Years later, the same boating friends he had raced with as a teenager started to get back into the sport and invited him to a race in Franklin.
Mr. Follett, 55, said he had no idea what to expect. After working as pit crew for a few races, he purchased his own hydroplane boat with a stock outboard engine that can reach speeds up to 80 mph.
“The first time I took the boat for a ride, my only thought was ‘what did I get myself into?’” he said. “It was quite terrifying, but you get used to it and then it just becomes exciting.”
The two types of boats used in outboard racing are hydroplanes and runabouts. The hulls of hydroplanes have three points of contact with the water, which create a tunnel that traps air underneath the hull and lifts the boat out of the water, freeing it from resistance.
Runabouts have a flat-bottom running surface, which provides a cushion of air on which the boat rides.
Mr. Follett’s boat weighs about 120 pounds and is a kneel-down model that he maneuvers while crouched down on his knees. Laydown boats, nicknamed "belly boats," are driven by drivers who lie on their bellies. They are raced by a select few.
Safety requirements for the sport include a helmet and a cut-resistant Kevlar driving suit with a life jacket that has impact protection. Mr. Follett also wears Kevlar gloves, socks and boots.
For those on a budget who are interested in getting into the sport, Mr.
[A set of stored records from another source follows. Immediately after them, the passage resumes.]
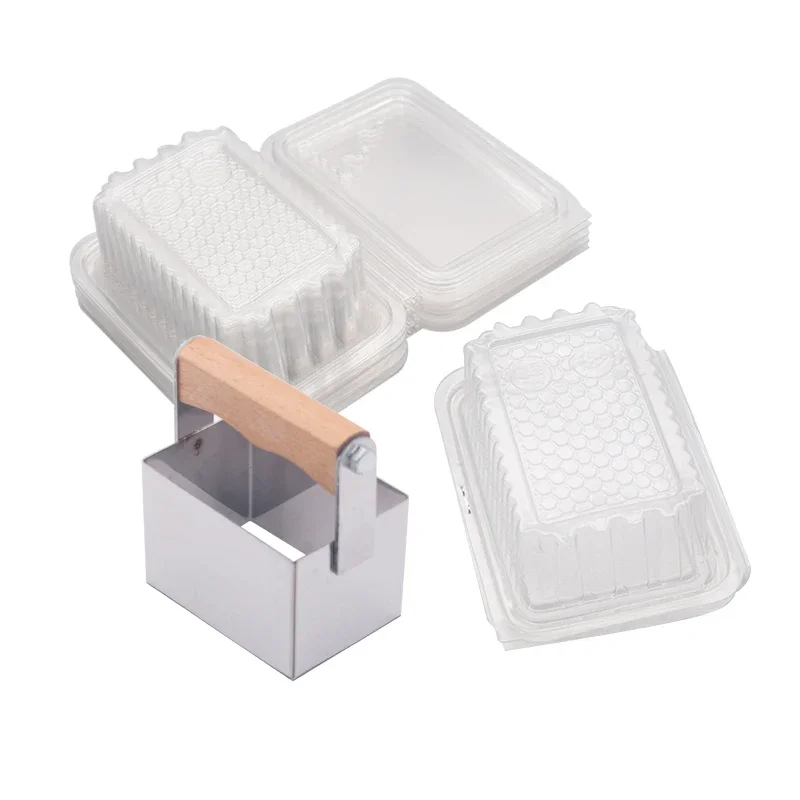 

6CM*9CM Beekeeping Bee Honey Cutter Stainless Steel Honey Comb Square Honey Cutting with 10Pcs Honeycomb Square Box Package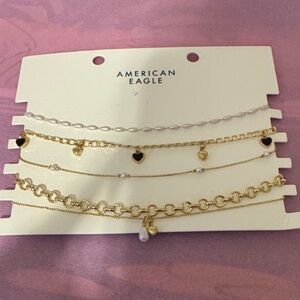 American Eagle Outfitters Gold and Black Necklace Set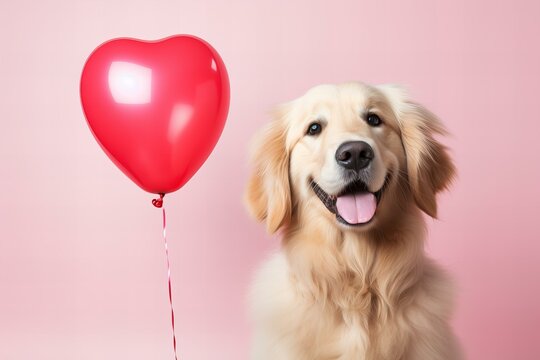 cute golden retriever dog with a red heart shaped foil balloon on a pastel pink background for Valentines Day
Follett recommended buying used boats, equipment and safety gear.
To further encourage new participants in the sport, a new stock outboard class has been added by the power boat association, which lowers barriers to entry, has low startup costs and provides a place for new members to hone their racing skills before making a transition into the faster classes.
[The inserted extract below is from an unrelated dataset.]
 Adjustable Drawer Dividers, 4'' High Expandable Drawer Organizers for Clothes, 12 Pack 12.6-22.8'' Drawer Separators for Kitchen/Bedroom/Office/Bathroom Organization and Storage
Mr. Follett said the new class was one of the biggest classes that raced at the regatta and he expects it’s going to be successful across the organization.
While the rush and excitement of racing is definitely a draw, Mr. Follett said he gleans the most enjoyment from being a part of a club with people who have similar interests.
The group meets in January through the end of the racing season in the fall and hosts a number of races. Practices take place on the Ohio River near Aliquippa in addition to runs on the Allegheny River near Oil City.
For those interested in outboard racing, the club is offering a driving school from 10 a.m. to 4 p.m. July 4 at Springfield Lake in Lakemore, Ohio. The day will begin with classroom instruction, followed by a chance to race a hydroplane boat. Cost is $50. Register via the club’s website at www.trora.com.